Mittwochabend sind die letzten Ministerbesetzungen bestätigt worden: Karl Nehammer, bisher ÖVP-Generalsekretär und der Stahlhelmfraktion des Arbeitnehmerbunds ÖAAB zuzurechnen, wird Innenminister – und soll im Palais Modena in der Wiener Herrengasse nach den aufreibenden 17 Monaten unter seinem Vorgänger Herbert Kickl (FPÖ) wieder für Ruhe und Ordnung sorgen. Klaudia Tanner, bisher Stellvertreterin von Niederösterreichs Landeshauptfrau Johanna Mikl-Leitner (ÖVP) und Direktorin des dortigen Bauernbunds, übernimmt das Verteidigungsministerium, wo gewichtige Entscheidungen zur Luftraumüberwachung anstehen. Und Alexander Schallenberg, Vertrauter von Kurz und Übergangsminister, soll weiterhin im Außenamt bleiben.

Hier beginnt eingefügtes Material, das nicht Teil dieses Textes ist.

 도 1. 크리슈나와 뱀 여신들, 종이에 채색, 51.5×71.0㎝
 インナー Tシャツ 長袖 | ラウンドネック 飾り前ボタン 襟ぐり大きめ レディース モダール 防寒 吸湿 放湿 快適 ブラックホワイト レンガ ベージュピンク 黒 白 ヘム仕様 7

Die Grünen wiederum bestätigten, dass ihr Parteiveteran Rudi Anschober zum Sozial- und Gesundheitsminister avancieren soll – die bisher in diesem Ressort angesiedelten Arbeitsagenden hingegen gehen an Familienministerin Christine Aschbacher (ÖVP). Und auch einer der beiden anvisierten Staatssekretäre wurde bekanntgegeben: Der Vorarlberger Magnus Brunner (ÖVP) wird der grünen Superministerin Leonore Gewessler im Umwelt-, Infrastruktur- und Energieressort zur Seite gestellt. Im Gegenzug soll die Grüne Ulrike Lunacek im Vizekanzleramt von Kogler Außenstaatssekretärin werden, das blieb bis zuletzt aber ohne offizielle Bestätigung.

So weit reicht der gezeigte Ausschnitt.